§ Your objective
Pull out every line in the data that has the string "Zealand" in it.

——————

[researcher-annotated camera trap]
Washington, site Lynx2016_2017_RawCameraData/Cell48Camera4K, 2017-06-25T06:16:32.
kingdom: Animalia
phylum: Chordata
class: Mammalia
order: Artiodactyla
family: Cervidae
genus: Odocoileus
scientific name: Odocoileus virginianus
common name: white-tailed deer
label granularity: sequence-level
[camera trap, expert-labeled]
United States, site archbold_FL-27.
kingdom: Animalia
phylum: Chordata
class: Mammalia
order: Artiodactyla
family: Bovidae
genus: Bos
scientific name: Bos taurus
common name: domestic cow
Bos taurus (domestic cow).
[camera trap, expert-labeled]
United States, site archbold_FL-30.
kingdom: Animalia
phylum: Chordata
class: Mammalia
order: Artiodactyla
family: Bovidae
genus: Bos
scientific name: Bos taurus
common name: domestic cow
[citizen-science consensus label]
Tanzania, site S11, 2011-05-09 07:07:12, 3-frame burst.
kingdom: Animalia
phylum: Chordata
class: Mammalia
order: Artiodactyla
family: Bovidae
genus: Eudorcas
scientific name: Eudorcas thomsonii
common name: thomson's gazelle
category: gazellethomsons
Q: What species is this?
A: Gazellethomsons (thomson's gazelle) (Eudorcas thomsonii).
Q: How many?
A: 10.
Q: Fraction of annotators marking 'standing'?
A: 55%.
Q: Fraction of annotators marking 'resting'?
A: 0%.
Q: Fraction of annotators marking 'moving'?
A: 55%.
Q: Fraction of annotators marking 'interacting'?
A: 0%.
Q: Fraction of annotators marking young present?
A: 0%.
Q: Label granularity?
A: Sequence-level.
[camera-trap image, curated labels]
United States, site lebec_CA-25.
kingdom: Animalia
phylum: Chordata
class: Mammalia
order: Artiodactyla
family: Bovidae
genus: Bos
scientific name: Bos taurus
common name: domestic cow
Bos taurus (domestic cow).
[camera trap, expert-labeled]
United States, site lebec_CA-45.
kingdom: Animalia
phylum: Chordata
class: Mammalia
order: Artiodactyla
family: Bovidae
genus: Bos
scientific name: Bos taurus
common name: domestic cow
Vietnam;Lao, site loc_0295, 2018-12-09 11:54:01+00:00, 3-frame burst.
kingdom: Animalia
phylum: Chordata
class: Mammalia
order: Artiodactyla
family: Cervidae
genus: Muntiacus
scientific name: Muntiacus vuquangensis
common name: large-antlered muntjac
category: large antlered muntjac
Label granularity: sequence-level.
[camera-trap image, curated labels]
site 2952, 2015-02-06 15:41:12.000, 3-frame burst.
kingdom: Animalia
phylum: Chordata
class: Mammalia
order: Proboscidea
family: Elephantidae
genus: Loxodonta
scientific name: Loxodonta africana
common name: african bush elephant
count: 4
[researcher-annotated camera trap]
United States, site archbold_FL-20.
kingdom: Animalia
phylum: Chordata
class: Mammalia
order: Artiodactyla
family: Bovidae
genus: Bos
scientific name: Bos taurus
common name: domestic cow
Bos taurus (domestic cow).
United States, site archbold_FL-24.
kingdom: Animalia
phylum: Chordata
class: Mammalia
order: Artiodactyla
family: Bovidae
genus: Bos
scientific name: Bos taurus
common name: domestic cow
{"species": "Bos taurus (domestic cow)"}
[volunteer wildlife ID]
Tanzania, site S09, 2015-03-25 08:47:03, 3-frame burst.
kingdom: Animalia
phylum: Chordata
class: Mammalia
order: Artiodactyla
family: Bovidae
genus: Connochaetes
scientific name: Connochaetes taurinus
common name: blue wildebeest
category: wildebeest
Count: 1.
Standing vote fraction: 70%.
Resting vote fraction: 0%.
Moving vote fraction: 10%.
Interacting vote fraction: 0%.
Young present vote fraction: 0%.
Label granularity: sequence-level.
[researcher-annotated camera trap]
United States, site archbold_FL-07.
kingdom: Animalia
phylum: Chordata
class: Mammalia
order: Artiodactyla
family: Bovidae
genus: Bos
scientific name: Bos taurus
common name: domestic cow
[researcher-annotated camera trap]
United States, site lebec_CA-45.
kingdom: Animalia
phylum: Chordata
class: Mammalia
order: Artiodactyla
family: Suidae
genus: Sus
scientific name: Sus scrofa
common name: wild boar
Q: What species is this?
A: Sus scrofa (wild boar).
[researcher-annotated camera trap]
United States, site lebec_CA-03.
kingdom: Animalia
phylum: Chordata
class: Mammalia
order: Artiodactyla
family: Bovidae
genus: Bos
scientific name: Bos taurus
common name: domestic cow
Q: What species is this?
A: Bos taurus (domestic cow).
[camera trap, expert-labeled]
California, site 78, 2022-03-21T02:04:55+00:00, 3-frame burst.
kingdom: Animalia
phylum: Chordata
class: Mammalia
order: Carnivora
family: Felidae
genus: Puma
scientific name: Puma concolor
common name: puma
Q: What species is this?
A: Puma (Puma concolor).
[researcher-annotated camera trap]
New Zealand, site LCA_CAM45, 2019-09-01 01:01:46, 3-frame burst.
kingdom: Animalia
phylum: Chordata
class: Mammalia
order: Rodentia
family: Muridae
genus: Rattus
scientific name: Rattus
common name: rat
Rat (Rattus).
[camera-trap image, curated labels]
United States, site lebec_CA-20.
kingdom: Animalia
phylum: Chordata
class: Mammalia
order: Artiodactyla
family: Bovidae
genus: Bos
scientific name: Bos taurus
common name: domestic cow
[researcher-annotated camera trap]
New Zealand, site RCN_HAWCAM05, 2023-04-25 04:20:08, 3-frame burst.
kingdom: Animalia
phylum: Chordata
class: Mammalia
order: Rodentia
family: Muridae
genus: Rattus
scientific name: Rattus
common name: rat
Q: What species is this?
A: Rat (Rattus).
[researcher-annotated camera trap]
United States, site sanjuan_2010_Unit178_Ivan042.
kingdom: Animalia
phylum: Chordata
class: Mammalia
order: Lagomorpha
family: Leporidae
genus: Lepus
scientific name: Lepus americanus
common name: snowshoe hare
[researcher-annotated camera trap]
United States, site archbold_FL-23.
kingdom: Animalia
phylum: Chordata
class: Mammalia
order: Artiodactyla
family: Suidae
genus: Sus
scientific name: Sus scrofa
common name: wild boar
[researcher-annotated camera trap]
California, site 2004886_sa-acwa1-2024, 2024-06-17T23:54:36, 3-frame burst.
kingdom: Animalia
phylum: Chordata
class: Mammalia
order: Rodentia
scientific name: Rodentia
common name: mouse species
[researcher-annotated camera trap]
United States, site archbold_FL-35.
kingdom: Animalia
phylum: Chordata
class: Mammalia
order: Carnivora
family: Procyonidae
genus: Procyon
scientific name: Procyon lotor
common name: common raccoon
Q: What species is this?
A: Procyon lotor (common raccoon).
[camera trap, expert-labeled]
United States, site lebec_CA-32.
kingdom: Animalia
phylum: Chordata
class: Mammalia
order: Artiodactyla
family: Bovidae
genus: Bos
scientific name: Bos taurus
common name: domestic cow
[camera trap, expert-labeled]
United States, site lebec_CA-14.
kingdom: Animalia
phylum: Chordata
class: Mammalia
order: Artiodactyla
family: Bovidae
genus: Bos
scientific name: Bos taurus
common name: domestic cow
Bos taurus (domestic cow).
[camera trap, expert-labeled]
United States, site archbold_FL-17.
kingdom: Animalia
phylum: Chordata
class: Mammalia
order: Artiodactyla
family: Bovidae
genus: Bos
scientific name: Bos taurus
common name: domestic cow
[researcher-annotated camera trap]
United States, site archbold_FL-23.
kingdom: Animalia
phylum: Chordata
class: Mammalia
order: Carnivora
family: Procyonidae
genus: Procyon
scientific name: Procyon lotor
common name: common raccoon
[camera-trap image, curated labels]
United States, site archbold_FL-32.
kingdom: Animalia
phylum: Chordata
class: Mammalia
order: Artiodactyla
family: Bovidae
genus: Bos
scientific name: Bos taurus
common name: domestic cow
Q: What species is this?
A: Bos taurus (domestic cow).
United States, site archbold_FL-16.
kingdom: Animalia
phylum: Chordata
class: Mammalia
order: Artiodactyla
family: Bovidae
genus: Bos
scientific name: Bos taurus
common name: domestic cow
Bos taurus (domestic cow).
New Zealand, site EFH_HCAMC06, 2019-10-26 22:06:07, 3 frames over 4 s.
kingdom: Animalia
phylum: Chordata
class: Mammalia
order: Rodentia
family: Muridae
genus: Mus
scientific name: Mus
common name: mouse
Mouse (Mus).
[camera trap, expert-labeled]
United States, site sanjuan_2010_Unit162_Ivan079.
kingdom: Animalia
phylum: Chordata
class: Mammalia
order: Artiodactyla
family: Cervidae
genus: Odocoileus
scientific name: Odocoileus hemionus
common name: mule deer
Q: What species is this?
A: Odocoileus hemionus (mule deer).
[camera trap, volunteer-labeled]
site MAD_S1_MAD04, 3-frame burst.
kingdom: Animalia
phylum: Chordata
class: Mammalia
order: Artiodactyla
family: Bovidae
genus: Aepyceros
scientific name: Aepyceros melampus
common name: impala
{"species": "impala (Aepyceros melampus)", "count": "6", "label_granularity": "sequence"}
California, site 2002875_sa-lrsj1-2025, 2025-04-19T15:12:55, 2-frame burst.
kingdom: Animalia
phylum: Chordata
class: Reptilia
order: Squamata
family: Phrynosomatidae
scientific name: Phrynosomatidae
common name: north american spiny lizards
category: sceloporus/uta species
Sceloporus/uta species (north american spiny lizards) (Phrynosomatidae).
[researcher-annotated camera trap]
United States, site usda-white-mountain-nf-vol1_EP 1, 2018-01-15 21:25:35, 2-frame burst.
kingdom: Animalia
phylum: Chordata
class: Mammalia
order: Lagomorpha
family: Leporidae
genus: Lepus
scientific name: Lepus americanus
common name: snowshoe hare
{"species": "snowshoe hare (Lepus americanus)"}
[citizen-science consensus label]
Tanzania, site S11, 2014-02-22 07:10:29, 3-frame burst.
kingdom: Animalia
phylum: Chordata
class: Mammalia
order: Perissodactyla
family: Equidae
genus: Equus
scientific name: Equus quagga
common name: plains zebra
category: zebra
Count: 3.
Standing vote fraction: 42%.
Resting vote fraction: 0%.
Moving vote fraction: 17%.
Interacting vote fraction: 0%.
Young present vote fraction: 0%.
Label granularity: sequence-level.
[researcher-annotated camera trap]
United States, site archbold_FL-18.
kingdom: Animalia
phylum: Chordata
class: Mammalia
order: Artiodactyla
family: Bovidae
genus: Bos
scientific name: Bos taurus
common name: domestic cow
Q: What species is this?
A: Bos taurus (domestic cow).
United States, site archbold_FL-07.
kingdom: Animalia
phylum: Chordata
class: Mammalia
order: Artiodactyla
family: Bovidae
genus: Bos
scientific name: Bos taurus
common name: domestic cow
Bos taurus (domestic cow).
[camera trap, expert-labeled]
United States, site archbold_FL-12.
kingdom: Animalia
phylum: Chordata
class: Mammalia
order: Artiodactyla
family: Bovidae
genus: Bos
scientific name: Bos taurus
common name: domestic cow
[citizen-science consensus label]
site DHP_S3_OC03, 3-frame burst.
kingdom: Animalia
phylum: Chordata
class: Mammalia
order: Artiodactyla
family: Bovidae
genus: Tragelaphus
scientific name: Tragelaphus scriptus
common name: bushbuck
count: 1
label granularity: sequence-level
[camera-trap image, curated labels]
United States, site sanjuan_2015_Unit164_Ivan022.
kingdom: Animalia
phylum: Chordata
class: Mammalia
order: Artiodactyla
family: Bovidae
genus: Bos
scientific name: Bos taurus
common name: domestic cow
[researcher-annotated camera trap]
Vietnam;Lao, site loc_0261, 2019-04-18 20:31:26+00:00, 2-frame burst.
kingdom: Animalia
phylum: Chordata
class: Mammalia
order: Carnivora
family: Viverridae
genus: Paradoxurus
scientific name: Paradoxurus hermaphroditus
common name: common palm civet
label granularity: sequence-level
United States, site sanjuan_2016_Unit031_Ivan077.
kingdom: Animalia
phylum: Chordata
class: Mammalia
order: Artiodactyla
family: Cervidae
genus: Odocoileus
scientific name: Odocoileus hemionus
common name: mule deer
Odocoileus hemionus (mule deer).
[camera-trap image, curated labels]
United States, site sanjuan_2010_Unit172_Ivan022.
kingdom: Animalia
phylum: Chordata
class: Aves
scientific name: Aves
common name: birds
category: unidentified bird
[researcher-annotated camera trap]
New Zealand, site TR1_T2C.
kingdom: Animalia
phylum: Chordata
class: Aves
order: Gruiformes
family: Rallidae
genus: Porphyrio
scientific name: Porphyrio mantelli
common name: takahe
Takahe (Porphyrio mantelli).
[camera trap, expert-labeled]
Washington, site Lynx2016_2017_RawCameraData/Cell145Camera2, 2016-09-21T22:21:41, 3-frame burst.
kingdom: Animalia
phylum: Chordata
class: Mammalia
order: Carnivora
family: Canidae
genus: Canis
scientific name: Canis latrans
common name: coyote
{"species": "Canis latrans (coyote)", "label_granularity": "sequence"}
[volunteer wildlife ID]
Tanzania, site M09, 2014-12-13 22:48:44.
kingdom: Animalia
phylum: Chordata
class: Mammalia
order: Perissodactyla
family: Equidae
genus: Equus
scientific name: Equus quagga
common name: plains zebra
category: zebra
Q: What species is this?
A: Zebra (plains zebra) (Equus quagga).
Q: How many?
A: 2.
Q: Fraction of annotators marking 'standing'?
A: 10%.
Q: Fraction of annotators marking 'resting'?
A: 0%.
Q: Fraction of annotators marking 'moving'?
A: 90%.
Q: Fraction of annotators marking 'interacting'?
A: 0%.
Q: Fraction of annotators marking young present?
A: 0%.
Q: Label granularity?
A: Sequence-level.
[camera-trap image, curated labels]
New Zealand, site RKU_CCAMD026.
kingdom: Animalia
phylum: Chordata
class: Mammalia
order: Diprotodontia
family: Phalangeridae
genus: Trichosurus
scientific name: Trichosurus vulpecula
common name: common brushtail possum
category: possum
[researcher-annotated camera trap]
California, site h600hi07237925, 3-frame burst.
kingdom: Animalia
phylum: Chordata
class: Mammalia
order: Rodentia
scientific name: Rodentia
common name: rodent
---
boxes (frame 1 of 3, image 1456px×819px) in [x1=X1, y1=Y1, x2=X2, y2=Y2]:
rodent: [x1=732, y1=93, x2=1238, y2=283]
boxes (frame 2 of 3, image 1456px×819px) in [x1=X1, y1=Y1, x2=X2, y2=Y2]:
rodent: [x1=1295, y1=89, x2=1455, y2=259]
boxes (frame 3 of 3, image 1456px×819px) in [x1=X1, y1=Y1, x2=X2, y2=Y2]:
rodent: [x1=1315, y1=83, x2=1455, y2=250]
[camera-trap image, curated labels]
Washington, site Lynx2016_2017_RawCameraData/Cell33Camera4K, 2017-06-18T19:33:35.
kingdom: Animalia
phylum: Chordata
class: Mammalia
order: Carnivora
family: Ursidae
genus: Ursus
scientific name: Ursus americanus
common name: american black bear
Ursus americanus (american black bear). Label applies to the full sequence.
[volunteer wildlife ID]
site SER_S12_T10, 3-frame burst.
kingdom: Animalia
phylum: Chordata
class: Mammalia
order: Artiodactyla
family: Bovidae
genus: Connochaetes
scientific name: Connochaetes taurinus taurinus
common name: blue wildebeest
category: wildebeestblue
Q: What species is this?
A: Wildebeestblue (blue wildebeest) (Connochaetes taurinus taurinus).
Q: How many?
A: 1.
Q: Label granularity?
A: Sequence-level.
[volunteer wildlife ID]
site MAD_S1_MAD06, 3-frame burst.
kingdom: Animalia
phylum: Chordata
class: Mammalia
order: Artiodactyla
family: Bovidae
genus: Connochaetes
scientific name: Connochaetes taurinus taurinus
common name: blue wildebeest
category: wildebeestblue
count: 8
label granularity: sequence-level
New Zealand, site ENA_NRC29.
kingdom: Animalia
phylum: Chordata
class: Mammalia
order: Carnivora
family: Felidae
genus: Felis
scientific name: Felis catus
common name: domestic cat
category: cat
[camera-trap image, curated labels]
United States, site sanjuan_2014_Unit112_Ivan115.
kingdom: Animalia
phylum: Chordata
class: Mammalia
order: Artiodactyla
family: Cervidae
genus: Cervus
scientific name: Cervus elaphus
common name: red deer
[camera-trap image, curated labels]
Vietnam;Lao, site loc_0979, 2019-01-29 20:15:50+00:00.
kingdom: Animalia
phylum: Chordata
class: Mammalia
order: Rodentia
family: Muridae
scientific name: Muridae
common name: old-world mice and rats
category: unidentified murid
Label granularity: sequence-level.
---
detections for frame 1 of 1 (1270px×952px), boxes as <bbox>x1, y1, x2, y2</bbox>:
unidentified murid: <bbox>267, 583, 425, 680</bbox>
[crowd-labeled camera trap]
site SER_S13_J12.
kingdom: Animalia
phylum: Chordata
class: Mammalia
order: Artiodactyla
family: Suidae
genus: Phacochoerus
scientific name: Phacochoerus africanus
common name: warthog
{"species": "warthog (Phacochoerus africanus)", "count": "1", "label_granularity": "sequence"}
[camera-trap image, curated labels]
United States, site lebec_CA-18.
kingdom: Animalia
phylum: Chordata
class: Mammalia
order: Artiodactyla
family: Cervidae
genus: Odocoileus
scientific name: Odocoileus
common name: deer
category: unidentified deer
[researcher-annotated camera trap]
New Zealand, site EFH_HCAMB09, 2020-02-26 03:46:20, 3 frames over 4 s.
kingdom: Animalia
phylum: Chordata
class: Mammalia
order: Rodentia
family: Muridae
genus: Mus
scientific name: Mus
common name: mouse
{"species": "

——————

§ Answer section
New Zealand, site LCA_CAM45, 2019-09-01 01:01:46, 3-frame burst.
New Zealand, site RCN_HAWCAM05, 2023-04-25 04:20:08, 3-frame burst.
New Zealand, site EFH_HCAMC06, 2019-10-26 22:06:07, 3 frames over 4 s.
New Zealand, site TR1_T2C.
New Zealand, site RKU_CCAMD026.
New Zealand, site ENA_NRC29.
New Zealand, site EFH_HCAMB09, 2020-02-26 03:46:20, 3 frames over 4 s.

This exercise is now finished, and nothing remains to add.